Required task: Take the line that has "What is the gap" in it and every line after it to the end of the entries, and reproduce them exactly.
-- Begin Data for processing --
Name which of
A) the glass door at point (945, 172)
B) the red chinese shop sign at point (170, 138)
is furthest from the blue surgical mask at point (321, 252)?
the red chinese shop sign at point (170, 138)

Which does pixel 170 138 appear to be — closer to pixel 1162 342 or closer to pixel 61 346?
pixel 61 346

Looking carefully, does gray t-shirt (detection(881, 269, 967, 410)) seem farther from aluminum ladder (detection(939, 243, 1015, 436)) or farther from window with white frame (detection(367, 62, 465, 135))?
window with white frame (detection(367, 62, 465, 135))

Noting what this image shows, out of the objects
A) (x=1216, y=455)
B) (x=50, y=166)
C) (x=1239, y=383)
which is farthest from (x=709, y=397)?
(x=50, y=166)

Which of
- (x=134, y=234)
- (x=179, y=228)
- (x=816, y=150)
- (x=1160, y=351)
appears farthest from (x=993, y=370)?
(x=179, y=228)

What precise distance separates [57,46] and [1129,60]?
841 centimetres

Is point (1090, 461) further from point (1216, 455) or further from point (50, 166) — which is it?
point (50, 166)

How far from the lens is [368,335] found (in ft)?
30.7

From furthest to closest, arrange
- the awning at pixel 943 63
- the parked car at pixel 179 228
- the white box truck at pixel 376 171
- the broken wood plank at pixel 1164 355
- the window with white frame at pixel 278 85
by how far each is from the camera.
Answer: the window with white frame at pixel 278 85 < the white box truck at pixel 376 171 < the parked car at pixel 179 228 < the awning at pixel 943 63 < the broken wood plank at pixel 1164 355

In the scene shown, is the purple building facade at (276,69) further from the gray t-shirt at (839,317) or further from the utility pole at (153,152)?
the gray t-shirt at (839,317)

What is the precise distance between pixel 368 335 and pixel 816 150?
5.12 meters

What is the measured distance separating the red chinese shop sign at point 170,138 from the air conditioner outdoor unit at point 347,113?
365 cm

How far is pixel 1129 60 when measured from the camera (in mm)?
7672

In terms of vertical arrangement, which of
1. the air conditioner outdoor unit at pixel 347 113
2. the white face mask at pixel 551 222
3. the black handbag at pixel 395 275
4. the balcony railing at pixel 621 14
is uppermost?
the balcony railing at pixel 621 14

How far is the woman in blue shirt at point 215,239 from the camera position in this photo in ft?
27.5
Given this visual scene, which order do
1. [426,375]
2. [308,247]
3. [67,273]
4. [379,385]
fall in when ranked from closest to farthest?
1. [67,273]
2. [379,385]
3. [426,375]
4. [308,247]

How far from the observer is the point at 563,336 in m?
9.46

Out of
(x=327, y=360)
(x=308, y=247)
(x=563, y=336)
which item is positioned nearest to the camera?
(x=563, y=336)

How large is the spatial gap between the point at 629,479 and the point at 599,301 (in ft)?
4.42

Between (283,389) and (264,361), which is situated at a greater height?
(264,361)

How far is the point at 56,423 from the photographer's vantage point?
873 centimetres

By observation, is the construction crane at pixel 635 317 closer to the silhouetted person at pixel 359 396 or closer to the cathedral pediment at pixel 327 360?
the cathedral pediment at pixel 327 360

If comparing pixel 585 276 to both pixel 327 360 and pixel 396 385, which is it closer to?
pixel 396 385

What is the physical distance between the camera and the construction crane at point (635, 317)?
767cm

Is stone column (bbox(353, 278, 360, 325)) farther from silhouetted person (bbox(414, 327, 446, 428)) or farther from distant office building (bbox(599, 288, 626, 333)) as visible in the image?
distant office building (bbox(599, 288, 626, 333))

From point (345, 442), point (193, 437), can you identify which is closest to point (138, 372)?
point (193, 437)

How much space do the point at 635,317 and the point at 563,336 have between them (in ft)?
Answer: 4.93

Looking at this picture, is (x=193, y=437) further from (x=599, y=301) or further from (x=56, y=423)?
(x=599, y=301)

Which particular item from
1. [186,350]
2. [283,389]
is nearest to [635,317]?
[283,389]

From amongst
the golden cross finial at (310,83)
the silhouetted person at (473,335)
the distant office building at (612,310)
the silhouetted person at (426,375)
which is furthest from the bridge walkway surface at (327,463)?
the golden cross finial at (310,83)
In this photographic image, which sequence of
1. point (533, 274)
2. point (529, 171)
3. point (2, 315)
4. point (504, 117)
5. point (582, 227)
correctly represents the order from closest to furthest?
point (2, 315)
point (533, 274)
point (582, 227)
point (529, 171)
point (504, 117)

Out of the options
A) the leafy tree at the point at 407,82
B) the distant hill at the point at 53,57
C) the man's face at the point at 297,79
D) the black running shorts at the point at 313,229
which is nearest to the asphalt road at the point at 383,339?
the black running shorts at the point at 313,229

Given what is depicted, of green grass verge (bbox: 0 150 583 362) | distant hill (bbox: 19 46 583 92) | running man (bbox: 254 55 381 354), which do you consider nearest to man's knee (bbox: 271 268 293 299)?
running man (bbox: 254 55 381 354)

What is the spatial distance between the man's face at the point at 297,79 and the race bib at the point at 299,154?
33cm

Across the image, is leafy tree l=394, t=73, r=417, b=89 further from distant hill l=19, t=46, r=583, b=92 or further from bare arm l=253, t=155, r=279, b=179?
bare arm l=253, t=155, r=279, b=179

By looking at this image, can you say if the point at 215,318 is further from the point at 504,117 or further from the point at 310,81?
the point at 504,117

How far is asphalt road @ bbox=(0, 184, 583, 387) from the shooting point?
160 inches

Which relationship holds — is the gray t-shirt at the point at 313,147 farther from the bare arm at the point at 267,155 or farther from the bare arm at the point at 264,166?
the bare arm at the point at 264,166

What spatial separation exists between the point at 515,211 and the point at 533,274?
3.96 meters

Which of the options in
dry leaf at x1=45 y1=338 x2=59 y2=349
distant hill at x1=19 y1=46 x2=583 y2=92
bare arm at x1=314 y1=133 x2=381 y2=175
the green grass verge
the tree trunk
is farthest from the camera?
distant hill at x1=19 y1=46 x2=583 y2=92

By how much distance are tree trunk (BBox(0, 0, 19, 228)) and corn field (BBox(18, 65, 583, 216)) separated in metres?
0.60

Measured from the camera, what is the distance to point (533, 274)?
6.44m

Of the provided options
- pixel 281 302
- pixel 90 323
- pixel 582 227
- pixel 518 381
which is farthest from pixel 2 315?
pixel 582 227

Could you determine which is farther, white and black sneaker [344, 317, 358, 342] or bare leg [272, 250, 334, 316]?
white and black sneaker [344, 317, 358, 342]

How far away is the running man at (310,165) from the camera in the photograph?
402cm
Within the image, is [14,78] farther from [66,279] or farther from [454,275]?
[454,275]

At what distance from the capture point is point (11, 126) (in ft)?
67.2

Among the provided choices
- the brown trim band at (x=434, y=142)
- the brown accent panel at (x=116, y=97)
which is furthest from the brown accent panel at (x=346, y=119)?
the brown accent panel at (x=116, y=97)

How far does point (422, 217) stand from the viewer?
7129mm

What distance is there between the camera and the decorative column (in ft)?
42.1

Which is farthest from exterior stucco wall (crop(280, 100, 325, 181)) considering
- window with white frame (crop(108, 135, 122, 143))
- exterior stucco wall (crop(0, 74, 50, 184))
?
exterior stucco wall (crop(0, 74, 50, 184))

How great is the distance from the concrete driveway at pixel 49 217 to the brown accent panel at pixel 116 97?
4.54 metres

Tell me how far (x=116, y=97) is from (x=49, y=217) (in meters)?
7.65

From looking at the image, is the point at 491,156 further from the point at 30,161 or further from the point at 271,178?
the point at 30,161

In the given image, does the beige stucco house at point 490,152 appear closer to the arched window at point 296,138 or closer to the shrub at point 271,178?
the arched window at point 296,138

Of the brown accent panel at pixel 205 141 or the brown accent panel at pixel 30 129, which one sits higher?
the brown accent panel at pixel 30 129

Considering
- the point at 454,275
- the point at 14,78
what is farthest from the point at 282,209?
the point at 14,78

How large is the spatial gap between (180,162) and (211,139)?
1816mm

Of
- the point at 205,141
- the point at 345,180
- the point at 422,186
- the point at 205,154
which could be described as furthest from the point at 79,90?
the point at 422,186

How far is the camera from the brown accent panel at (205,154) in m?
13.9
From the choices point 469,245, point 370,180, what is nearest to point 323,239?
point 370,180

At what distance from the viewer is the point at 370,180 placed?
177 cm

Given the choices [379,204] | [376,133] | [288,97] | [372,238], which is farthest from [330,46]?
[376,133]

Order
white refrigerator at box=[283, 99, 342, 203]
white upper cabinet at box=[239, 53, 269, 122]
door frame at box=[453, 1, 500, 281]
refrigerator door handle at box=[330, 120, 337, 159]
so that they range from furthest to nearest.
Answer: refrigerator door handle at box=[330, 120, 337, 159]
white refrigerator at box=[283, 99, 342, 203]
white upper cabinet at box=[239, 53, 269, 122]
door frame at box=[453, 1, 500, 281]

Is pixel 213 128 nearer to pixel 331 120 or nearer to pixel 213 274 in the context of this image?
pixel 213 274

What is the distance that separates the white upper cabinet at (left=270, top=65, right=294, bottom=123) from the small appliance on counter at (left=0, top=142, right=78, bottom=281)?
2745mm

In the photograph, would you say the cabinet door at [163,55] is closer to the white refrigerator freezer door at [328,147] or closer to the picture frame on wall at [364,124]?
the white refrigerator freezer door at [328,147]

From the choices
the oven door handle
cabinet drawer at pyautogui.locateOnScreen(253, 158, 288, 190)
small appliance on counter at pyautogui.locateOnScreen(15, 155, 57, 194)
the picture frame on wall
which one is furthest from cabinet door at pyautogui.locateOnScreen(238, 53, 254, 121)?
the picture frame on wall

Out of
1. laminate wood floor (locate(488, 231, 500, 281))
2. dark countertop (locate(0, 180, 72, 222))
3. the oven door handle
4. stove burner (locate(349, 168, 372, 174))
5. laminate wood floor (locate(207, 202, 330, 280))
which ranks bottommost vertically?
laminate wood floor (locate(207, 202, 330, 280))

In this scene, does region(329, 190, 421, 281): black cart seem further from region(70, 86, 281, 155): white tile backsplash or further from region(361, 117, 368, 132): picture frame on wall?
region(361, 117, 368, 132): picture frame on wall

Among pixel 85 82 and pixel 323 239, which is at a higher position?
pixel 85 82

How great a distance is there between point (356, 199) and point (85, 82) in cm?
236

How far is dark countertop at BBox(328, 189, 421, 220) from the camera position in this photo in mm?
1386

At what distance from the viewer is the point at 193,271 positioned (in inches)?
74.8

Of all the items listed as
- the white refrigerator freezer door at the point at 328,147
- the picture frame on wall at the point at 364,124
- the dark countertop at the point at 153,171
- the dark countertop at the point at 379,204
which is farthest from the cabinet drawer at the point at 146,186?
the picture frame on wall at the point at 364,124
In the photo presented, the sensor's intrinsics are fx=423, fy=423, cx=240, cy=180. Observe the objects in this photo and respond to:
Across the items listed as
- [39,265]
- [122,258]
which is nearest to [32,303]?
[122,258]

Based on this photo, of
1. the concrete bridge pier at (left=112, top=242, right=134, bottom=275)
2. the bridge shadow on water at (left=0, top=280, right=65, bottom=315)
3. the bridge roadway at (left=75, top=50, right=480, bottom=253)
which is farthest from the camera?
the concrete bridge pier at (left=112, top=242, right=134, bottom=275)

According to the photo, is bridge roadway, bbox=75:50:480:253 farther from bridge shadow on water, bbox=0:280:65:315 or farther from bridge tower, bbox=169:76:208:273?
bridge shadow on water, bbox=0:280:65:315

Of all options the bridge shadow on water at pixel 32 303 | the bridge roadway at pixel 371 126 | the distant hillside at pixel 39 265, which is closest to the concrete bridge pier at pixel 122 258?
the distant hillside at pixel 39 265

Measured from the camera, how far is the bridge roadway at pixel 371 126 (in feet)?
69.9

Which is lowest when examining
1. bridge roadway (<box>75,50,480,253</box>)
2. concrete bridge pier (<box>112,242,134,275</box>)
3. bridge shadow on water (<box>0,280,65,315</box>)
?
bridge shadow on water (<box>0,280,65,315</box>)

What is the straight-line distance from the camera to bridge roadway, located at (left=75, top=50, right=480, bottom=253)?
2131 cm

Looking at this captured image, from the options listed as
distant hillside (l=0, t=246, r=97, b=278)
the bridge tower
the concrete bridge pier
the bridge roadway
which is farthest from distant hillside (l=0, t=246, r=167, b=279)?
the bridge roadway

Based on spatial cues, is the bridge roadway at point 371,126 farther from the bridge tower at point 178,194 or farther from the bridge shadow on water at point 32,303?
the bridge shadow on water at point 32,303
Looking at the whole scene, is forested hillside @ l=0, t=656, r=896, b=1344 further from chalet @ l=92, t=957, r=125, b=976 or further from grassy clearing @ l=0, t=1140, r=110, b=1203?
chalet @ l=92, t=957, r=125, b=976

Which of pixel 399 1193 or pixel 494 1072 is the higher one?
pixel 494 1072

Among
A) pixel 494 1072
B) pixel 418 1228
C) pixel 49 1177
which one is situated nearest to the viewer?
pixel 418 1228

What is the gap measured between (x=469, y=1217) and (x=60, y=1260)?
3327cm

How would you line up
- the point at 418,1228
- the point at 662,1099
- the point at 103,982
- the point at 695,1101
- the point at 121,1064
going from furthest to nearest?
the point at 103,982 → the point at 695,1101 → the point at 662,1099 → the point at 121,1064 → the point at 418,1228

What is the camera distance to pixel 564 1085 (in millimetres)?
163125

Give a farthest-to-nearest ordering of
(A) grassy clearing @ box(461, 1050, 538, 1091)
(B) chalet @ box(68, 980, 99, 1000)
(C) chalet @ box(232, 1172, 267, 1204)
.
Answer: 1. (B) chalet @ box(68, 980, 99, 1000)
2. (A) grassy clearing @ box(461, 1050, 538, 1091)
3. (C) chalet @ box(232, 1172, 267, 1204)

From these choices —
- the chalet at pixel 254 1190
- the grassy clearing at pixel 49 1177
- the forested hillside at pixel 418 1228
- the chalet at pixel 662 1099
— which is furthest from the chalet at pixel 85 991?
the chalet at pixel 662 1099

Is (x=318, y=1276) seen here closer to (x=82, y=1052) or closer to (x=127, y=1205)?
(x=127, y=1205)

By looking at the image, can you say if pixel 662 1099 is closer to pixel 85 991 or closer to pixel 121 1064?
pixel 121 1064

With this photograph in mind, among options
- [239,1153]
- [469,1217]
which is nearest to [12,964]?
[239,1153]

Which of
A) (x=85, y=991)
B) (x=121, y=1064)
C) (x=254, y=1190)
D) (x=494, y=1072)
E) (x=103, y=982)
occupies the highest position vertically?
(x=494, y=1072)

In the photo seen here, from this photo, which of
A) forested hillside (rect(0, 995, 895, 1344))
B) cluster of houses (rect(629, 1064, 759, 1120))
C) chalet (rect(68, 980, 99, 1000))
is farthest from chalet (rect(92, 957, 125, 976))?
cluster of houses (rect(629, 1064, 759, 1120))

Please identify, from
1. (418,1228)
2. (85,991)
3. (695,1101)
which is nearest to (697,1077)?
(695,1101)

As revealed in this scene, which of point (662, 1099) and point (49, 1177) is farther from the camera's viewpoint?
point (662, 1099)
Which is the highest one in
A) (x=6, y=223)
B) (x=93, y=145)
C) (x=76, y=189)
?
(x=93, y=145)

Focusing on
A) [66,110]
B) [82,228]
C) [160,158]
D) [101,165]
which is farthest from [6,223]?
-- End Data for processing --
Task response:
What is the gap measured between (x=469, y=1217) and (x=60, y=1260)?
3327cm

How would you line up
- the point at 418,1228
- the point at 662,1099
- the point at 103,982
- the point at 695,1101
- the point at 121,1064
going from furthest to nearest?
the point at 103,982 → the point at 695,1101 → the point at 662,1099 → the point at 121,1064 → the point at 418,1228

What is the camera distance to pixel 564 1085 (in millimetres)?
163125

Give a farthest-to-nearest ordering of
(A) grassy clearing @ box(461, 1050, 538, 1091)
(B) chalet @ box(68, 980, 99, 1000)
(C) chalet @ box(232, 1172, 267, 1204)
.
Answer: 1. (B) chalet @ box(68, 980, 99, 1000)
2. (A) grassy clearing @ box(461, 1050, 538, 1091)
3. (C) chalet @ box(232, 1172, 267, 1204)

From these choices —
- the chalet at pixel 254 1190
- the grassy clearing at pixel 49 1177
- the forested hillside at pixel 418 1228
- the chalet at pixel 662 1099
— which is furthest from the chalet at pixel 85 991?
the chalet at pixel 662 1099

Is (x=318, y=1276) seen here closer to (x=82, y=1052) or closer to (x=127, y=1205)?
(x=127, y=1205)

By looking at the image, can you say if pixel 662 1099 is closer to pixel 85 991 or closer to pixel 121 1064?
pixel 121 1064

With this photograph in mind, among options
- [239,1153]
- [469,1217]
which is nearest to [12,964]?
[239,1153]

Which of
A) (x=85, y=991)
B) (x=121, y=1064)
C) (x=254, y=1190)
D) (x=494, y=1072)
E) (x=103, y=982)
occupies the highest position vertically?
(x=494, y=1072)

In the photo seen here, from this photo, which of
A) forested hillside (rect(0, 995, 895, 1344))
B) cluster of houses (rect(629, 1064, 759, 1120))
C) chalet (rect(68, 980, 99, 1000))
is farthest from chalet (rect(92, 957, 125, 976))?
cluster of houses (rect(629, 1064, 759, 1120))

Please identify, from
1. (418,1228)
2. (85,991)
3. (695,1101)
which is nearest to (697,1077)?
(695,1101)

As revealed in this scene, which of point (662, 1099) and point (49, 1177) is farther from the camera's viewpoint?
point (662, 1099)
Which is the highest one in
A) (x=6, y=223)
B) (x=93, y=145)
C) (x=76, y=189)
?
(x=93, y=145)

Focusing on
A) [66,110]
B) [82,228]
C) [160,158]
D) [101,165]
which is farthest from [6,223]?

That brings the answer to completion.